(Provided records)

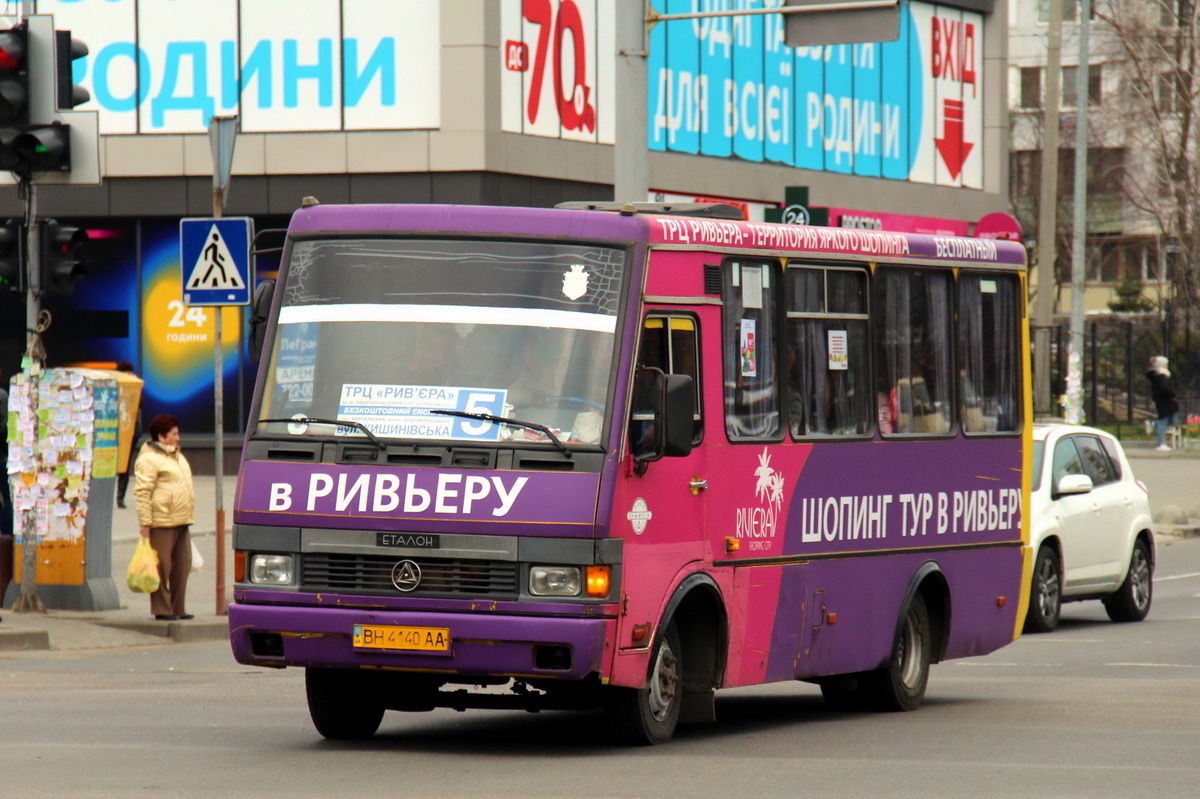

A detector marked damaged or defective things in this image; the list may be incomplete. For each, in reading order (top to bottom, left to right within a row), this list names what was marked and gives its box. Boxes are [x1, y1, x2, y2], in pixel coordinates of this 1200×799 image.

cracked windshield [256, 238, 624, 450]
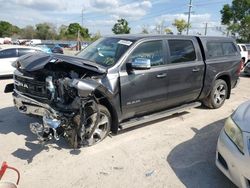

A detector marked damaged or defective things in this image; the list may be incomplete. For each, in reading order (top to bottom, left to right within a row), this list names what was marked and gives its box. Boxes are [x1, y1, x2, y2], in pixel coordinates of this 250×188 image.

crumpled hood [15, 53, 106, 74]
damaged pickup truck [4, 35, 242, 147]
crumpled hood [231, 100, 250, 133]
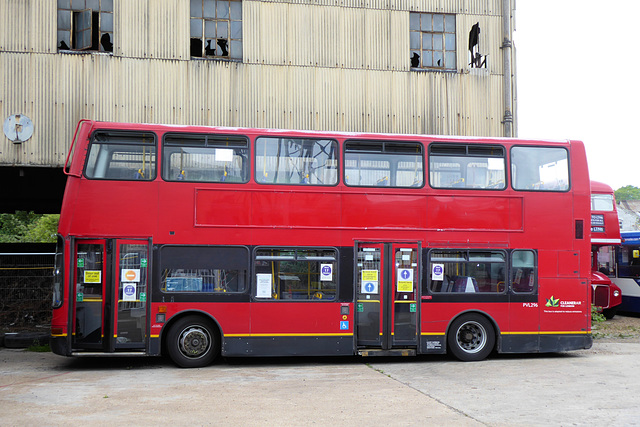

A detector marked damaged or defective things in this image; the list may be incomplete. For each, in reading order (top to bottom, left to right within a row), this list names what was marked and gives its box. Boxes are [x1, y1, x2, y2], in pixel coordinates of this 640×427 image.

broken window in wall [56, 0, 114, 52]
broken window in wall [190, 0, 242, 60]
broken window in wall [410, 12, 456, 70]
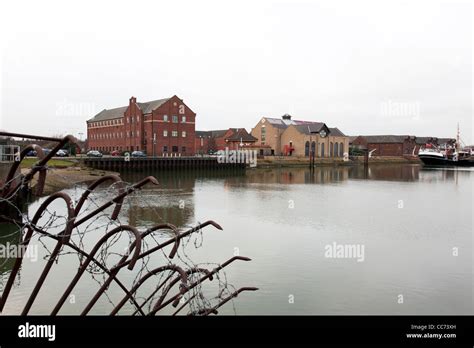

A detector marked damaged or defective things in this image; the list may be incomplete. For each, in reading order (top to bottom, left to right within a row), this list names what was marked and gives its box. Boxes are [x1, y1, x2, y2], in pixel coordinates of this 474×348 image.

(End Provided records)

Print all of the entries word for word. Skip any images they contain.

A detector marked damaged or defective things in this image; the list may be incomplete. For each, in reading order (top to bottom, left to right within a row), this list names what was marked and gives its box. Boxes are [x1, y1, x2, y2], in pixel coordinates of this 1200×799 image.

cracked windshield [256, 238, 624, 450]

A detector marked damaged or defective things in this image; the list may be incomplete. For each, in reading order (top to bottom, left to right within a row), this list names what was marked and gives its box. Boxes are [x1, y1, x2, y2], in pixel coordinates of this 250×188 image.

crumpled hood [15, 53, 106, 74]
damaged pickup truck [4, 35, 242, 147]
crumpled hood [231, 100, 250, 133]

A detector marked damaged or defective things in this image; the list may be incomplete. For each, in reading order (top to bottom, left to right within a row), this list names what was marked and gives its box. Boxes are [x1, y1, x2, y2], in pixel coordinates of this 640×427 image.

broken window in wall [56, 0, 114, 52]
broken window in wall [190, 0, 242, 60]
broken window in wall [410, 12, 456, 70]

A detector marked damaged or defective things in this image; the list may be incomplete. For each, in reading order (top to bottom, left to right within a row), this list names what was marked and gives its box. Boxes are [x1, y1, x2, y2], in pixel coordinates of this 474×348 image.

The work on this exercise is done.